▶ [Fragmento de página]
Alusiones Mexicanas

Miguel Angel Echegaray


Varias referencias, entresacadas de aquí y de allá, casi por casualidad, vienen ahora a cuento. Menciones un tanto extrañas a un país considerado no menos extraño. Catorce años antes de viajar por México y Centroamérica, en 1937, Aldous Huxley escribió  el relato “El sombrero mexicano”. Nacionalidad reconocida gracias a un accesorio que corona la indumentaria gentilicia .


para Mariana Echegaray

Por supuesto que los mexicanos no inventaron el sombrero: tal honor les pertenece, según se sabe, a los antiguos habitantes de Egipto. Pero los mexicanos lo adoptaron poniéndoselo sobre la cabeza como muchos otros habitantes del planeta. El caso es que el sombrero arraigó en territorio nacional y ya no se abandonó nunca, salvo por unos instantes para saludar o hacer una reverencia a una linda señorita, a un cura o al dueño de una hacienda.

También es probable que los mexicanos, con aviesas intenciones, nos hayamos apoderado de tan significativo complemento, mediante la exageración de su tamaño original, hasta convertirlo en una pieza desmesurada y llamativa. Su conversión  en estrafalario se debe a nuestra inventiva; no es poca cosa.

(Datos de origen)

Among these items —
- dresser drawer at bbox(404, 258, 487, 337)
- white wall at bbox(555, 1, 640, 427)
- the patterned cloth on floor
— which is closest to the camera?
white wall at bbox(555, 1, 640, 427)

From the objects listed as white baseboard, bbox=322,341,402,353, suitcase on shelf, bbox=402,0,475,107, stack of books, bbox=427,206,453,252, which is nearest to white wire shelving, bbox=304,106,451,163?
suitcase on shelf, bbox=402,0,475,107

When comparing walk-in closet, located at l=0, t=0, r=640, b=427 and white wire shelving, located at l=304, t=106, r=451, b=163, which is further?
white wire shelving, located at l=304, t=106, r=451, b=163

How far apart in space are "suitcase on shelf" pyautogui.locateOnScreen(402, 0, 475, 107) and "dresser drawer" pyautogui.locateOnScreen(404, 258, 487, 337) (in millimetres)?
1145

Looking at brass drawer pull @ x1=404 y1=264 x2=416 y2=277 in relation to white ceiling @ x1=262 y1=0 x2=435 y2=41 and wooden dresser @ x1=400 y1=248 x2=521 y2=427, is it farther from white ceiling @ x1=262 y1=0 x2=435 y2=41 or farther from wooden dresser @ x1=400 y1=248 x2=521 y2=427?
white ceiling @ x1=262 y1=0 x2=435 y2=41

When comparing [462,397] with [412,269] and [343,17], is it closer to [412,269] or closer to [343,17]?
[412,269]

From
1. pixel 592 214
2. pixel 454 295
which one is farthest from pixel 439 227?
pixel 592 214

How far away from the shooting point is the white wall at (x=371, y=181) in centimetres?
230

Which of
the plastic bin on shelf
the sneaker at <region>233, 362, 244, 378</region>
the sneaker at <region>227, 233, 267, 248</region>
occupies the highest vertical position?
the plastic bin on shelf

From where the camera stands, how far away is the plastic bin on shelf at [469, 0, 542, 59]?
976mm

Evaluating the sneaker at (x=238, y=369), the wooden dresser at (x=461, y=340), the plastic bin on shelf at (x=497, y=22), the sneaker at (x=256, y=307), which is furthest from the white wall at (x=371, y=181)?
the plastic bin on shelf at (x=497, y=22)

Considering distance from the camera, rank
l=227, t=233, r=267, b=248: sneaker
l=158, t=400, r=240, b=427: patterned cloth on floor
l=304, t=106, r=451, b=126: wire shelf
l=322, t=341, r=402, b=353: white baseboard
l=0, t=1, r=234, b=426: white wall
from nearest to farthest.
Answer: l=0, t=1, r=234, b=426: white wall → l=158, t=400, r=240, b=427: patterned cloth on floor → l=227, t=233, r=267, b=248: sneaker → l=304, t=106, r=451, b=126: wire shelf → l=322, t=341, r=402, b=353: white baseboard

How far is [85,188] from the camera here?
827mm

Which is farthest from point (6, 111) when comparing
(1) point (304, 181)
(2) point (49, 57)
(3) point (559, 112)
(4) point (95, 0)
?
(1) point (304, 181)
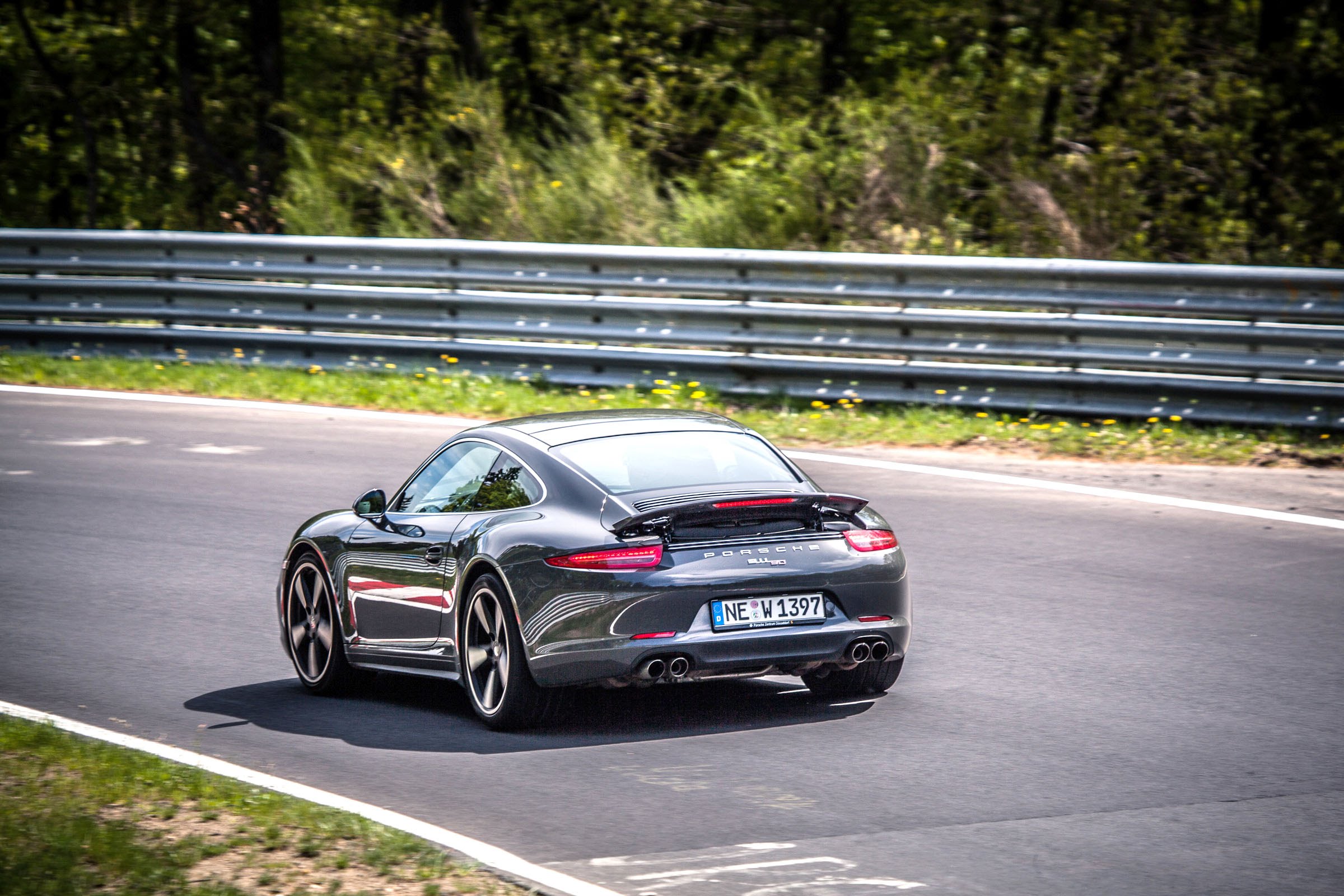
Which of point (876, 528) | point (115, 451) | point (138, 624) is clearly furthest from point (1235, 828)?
point (115, 451)

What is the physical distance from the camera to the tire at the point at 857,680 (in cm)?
768

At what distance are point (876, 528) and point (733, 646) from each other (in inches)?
34.6

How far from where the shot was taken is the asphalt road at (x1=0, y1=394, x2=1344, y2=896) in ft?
18.2

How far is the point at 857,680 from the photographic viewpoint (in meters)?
7.78

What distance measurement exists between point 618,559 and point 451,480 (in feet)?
4.63

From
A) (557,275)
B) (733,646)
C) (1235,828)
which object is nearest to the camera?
(1235,828)

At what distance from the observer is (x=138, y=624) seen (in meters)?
9.46

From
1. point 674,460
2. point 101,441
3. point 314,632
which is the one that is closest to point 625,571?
point 674,460

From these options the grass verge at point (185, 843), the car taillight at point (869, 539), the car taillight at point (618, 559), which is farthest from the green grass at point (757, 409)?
the grass verge at point (185, 843)

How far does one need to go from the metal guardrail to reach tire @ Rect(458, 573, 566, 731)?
804cm

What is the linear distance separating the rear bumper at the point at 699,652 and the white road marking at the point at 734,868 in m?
1.58

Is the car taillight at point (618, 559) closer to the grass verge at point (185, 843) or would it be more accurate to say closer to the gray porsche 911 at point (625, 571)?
the gray porsche 911 at point (625, 571)

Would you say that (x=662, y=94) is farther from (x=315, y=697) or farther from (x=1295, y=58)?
(x=315, y=697)

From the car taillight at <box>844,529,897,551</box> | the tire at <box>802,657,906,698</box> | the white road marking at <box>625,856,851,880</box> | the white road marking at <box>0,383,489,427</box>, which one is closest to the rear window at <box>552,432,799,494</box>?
the car taillight at <box>844,529,897,551</box>
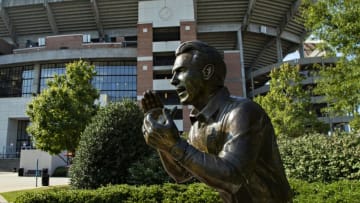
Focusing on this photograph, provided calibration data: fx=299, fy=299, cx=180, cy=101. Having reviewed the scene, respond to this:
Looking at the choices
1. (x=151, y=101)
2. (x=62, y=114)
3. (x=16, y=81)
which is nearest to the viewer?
(x=151, y=101)

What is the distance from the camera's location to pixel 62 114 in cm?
1838

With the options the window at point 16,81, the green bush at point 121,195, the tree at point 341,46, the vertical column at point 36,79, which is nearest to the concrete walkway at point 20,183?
the green bush at point 121,195

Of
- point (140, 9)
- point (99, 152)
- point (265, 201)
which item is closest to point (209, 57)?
point (265, 201)

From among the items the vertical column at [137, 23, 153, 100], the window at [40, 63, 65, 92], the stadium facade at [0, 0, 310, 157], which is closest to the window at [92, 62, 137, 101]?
the stadium facade at [0, 0, 310, 157]

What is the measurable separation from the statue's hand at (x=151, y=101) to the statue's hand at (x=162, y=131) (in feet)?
0.31

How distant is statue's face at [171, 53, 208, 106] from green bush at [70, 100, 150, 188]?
911 centimetres

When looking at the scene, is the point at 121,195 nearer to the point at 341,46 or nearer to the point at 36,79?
the point at 341,46

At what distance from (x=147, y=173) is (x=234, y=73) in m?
34.6

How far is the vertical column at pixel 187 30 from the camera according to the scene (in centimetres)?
4019

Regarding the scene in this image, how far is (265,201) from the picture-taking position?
5.42 ft

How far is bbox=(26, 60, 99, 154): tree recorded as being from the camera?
59.4 feet

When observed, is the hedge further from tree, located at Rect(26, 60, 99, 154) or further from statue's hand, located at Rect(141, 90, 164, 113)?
tree, located at Rect(26, 60, 99, 154)

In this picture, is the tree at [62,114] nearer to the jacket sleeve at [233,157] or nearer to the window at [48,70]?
the jacket sleeve at [233,157]

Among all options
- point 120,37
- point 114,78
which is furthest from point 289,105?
point 120,37
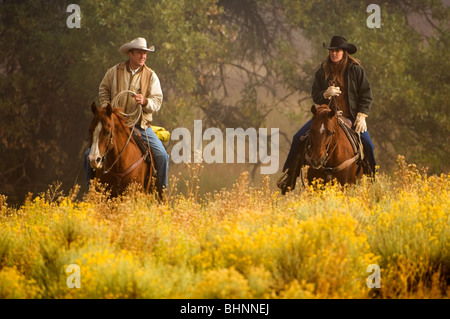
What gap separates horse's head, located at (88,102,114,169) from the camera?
30.4ft

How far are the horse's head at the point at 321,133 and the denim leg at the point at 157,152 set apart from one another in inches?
86.0

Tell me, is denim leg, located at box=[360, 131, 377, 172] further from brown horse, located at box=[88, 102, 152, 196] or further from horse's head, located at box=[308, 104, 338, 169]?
brown horse, located at box=[88, 102, 152, 196]

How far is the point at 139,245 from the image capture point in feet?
27.1

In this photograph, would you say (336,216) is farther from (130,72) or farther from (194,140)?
(194,140)

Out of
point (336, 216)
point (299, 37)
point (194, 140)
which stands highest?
point (299, 37)

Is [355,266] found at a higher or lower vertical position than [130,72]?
lower

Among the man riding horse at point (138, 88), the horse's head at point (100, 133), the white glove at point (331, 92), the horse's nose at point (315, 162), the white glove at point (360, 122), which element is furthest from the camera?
the white glove at point (360, 122)

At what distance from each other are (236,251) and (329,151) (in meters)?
3.40

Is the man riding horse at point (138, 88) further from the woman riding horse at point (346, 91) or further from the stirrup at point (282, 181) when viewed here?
the woman riding horse at point (346, 91)

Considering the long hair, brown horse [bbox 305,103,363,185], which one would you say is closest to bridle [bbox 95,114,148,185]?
brown horse [bbox 305,103,363,185]

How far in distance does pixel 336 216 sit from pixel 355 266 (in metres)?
0.63

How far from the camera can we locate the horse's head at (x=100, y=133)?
30.4 feet

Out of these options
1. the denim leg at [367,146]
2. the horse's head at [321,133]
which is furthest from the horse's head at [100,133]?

▶ [Instrucciones a seguir]
¿Podrías imprimir, sin cambios, la parte del fragmento sobre el sombrero mexicano que se abre con las palabras que contienen "Por supuesto que" y se cierra con "de una hacienda."? Las líneas no guardan ninguna relación con el fragmento.

▶ [Solución del ejercicio]
Por supuesto que los mexicanos no inventaron el sombrero: tal honor les pertenece, según se sabe, a los antiguos habitantes de Egipto. Pero los mexicanos lo adoptaron poniéndoselo sobre la cabeza como muchos otros habitantes del planeta. El caso es que el sombrero arraigó en territorio nacional y ya no se abandonó nunca, salvo por unos instantes para saludar o hacer una reverencia a una linda señorita, a un cura o al dueño de una hacienda.